If there is one thing that the Faulkner family knows, it is how much times have changed when it comes to college football recruiting.

For 6-foot-5, 305-pound Cody Faulkner, a class of 2006 prospect from Hamilton Heights High School in Cicero, Ind., the off-season has included summer camp stops at Indiana, Tennessee, Ohio State, Notre Dame, Alabama and Florida, among others. One of the top players in the state of Indiana, he has parlayed his camp trips and stops at junior days into scholarship offers from Indiana, Wisconsin, Kentucky, Ball State, Northwestern and Wyoming.

"It's given me a chance to meet different coaches and learn different techniques," said Faulkner, a first-team all-state pick as a junior. "It will also help me be more well-rounded for whatever school I go to, because I've been exposed to a lot of different things."

Cody's recruitment has been as different as night and day compared to his father, Chris, who was a tight end at Florida in the early 1980s before being a fourth-round NFL draft pick and spending two years in the pro ranks with the Los Angeles Rams and San Diego Chargers.

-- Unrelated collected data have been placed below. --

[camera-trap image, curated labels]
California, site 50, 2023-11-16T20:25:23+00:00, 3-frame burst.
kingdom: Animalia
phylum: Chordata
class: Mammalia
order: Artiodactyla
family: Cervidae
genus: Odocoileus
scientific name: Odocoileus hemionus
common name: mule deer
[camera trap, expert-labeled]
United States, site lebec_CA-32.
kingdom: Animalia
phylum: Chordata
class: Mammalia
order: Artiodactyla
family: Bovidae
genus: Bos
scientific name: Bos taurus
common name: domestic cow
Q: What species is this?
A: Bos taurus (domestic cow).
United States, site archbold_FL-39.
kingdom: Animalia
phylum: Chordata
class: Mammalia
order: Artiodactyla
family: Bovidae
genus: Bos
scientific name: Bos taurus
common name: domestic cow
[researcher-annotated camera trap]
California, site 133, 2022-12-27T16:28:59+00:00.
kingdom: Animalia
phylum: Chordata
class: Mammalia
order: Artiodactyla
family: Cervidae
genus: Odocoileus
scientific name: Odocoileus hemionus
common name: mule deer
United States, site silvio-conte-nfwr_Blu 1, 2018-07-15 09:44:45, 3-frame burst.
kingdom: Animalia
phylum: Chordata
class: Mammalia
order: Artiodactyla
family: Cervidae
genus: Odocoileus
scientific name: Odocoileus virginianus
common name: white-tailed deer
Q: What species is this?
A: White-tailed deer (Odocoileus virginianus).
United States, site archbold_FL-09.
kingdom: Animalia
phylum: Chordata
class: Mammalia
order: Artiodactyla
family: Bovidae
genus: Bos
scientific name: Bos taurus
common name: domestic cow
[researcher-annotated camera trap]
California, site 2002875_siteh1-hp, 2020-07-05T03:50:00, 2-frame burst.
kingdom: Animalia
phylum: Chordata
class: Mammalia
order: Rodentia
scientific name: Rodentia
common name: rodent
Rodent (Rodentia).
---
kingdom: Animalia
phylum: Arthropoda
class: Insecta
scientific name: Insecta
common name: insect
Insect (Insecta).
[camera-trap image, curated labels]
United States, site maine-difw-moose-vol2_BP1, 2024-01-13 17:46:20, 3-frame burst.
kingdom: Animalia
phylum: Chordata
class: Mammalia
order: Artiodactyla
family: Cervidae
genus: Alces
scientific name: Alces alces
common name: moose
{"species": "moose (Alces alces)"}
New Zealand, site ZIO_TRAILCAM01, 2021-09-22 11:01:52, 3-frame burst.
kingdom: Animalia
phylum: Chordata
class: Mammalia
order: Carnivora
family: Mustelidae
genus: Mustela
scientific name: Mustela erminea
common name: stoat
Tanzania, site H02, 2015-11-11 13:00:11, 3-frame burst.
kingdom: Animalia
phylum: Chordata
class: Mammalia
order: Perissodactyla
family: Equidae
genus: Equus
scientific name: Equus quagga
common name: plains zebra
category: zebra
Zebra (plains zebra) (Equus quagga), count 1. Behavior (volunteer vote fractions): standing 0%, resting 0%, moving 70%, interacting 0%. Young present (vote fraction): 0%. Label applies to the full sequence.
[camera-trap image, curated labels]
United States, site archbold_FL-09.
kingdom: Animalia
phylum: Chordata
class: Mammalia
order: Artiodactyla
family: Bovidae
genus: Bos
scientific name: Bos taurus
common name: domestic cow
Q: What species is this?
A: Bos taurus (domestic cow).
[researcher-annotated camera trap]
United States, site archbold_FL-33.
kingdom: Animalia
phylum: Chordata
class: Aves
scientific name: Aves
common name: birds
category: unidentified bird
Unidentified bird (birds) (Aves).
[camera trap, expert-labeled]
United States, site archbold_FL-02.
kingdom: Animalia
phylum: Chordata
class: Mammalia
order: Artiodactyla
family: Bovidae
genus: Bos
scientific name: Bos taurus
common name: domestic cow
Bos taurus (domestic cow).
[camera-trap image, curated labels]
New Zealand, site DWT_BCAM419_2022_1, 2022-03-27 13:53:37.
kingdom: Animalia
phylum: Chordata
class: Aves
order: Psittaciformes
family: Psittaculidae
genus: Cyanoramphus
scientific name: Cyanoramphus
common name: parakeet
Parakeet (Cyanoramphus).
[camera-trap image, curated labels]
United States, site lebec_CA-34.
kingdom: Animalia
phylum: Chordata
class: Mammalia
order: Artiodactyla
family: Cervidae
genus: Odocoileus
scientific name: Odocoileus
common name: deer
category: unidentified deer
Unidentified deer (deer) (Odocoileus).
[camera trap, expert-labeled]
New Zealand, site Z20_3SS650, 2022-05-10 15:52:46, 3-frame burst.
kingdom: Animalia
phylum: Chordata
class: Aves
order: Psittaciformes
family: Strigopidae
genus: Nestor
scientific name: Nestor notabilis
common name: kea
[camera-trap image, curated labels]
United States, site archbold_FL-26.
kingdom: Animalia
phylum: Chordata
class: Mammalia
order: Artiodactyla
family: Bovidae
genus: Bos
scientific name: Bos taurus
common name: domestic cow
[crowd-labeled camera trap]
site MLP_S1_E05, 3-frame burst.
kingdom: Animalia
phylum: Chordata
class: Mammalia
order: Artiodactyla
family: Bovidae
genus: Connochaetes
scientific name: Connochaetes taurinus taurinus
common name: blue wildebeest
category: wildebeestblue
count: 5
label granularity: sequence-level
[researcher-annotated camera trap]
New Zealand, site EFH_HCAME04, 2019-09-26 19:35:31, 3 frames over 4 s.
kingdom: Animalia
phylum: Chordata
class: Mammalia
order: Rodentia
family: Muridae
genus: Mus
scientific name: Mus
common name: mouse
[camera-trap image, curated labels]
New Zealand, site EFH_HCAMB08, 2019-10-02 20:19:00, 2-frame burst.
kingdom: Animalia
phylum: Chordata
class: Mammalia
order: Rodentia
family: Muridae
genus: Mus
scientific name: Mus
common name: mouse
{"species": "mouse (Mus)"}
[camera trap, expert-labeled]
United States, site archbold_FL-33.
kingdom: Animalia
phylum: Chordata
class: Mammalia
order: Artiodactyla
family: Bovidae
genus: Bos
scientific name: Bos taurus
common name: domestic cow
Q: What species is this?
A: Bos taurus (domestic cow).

"He had no recruiting," said Cody about his father. "He's amazed at how different it is now.

"He sent out 8 mm film of him that he and his dad cut up and scotch taped together. They sent it to a couple of different schools, and then got scholarship offers from that. There weren't junior days or combines or anything like that."

Despite the changes in the recruiting game, Cody said his father has been a tremendous resource as he surveys his options for the next level.

"Since he's played college football, he can help me out a great deal," Faulkner said. "The recruiting process is a little new to him, but he knows a lot about the sport and he can help me in a lot of different ways in preparing for combines and working out for coaches."

He can also help in making sure that his son does not rush to judgment when considering his options. With six scholarship offers already in hand, there remains the distinct possibility that number could grow in the coming weeks and months. Because of that, Faulkner said he does not expect to announce his intentions anytime soon.

"I'm probably going to wait until after the season to decide," he said. "I don't want to rush into anything. I'll play out my senior season and then afterwards I'll make my choice."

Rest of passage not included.